> Texte source
______________________________

MADRID, mardi 30 juin 2009 (LatinReporters.com) - "On n'écrase pas
les mouches à coups de canon" répondit un jour le socialiste
Felipe Gonzalez, alors président du gouvernement espagnol, à
une question sur l'opportunité de déployer l'armée au
Pays basque contre les terroristes indépendantistes de l'ETA.
Si cette sagesse avait inspiré la justice, le Parlement et surtout
l'armée du Honduras, le président Zelaya n'aurait pas été
évincé le 28 juin par un coup de force calqué jusqu'à
la caricature sur les traditionnels putschs militaires latino-américains
d'un passé pas encore lointain.
Il aurait suffi de laisser Manuel Zelaya aller seul à la faute définitive,
de le laisser régenter le même 28 juin une consultation populaire
destinée, malgré l'interdit constitutionnel, à ouvrir
la voie à la réélection présidentielle et donc
à la sienne. La Cour suprême de justice, le Parquet de la République,
le Tribunal suprême électoral et le Congrès national
(Parlement) avaient déclaré "illégale" cette consultation.
L'armée refusait en conséquence de participer à l'organisation
du scrutin.
L'Eglise et même le parti du président Zelaya, le Parti Libéral,
assimilaient aussi la consultation à un pied-de-nez à l'Etat
de droit hondurien visant à maintenir le pays dans le giron de la
gauche bolivarienne du Vénézuélien Hugo Chavez. Manuel
Zelaya épousa cette gauche par surprise en 2008. Grand propriétaire terrien, il avait
conquis la présidence en 2005 grâce aux électeurs de la droite
libérale.
Plus encore qu'une entorse à l'Etat de droit, c'est le mépris de l'éthique
politique élémentaire qu'aurait concrétisé la
consultation par l'absence de tout contrôle objectif. Les urnes devaient
être réparties non seulement dans les écoles, mais aussi
dans des supermarchés, des parcs et des places publiques. Aucune liste
des électeurs n'ayant été établie et aucun des grands partis ni aucune
organisation internationale telles que l'ONU, l'OEA ou l'Union européenne ne crédibilisant
le scrutin par la présence d'observateurs, les sympathisants du président
Zelaya auraient pu déposer vingt fois ou plus, le 28 juin, des bulletins
de vote dans des urnes différentes, voire dans la même.
Unique arbitre des résultats, Manuel Zelaya aurait proclamé
son triomphe en soirée, consommant définitivement la violation
de la Constitution et son propre discrédit, sans besoin de la moindre
intervention militaire. Nul de bonne foi n'aurait avalisé son présumé
triomphe, réel ou non. Le Congrès national pouvait
alors ouvrir la procédure légale de destitution présidentielle
sans aucun char dans la rue. La communauté internationale aurait observé
sans s'émouvoir, d'autant que seule l'extrême gauche, soit 5 députés sur
128, soutenait encore le président Zelaya.

______________________________

> Entrées du jeu
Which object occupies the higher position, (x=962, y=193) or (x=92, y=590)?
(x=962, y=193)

______________________________

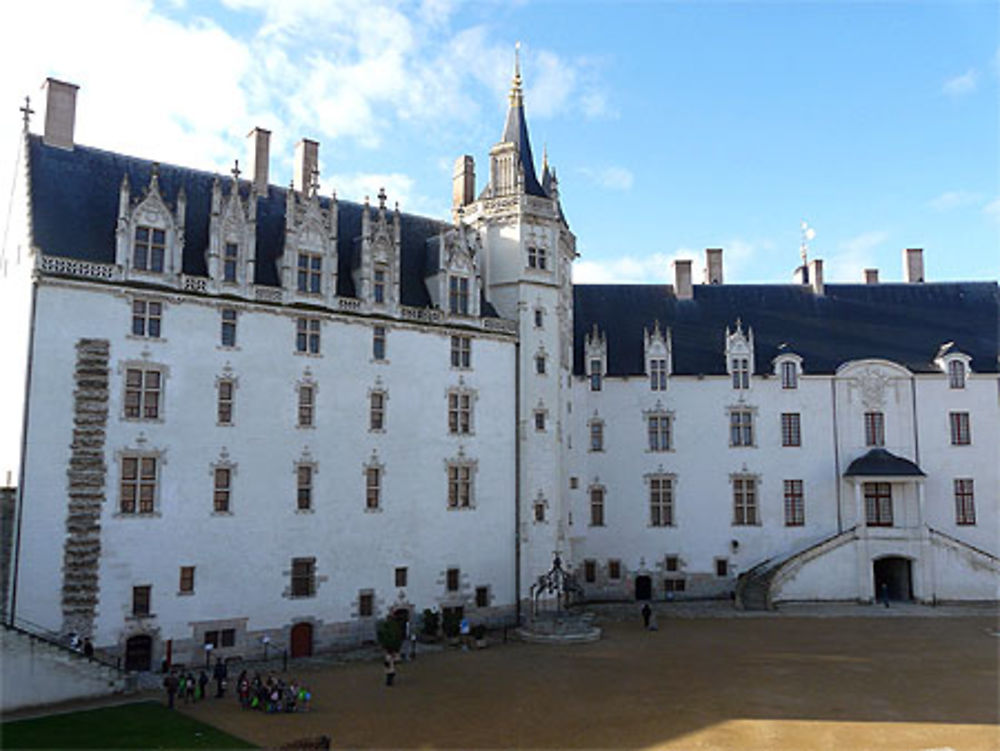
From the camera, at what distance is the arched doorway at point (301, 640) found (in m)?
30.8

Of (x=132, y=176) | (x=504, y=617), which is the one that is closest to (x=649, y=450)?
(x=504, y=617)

______________________________

> Tâches à faire
1. D'après le texte source, en quelle année Manuel Zelaya avait-il conquis la présidence ?
2. Recopiez le passage du texte source situé entre « Si cette sagesse » et « pas encore lointain. », ces deux bouts compris.

> Réponses complètes
1. En 2005, grâce aux électeurs de la droite libérale.

2.
Si cette sagesse avait inspiré la justice, le Parlement et surtout
l'armée du Honduras, le président Zelaya n'aurait pas été
évincé le 28 juin par un coup de force calqué jusqu'à
la caricature sur les traditionnels putschs militaires latino-américains
d'un passé pas encore lointain.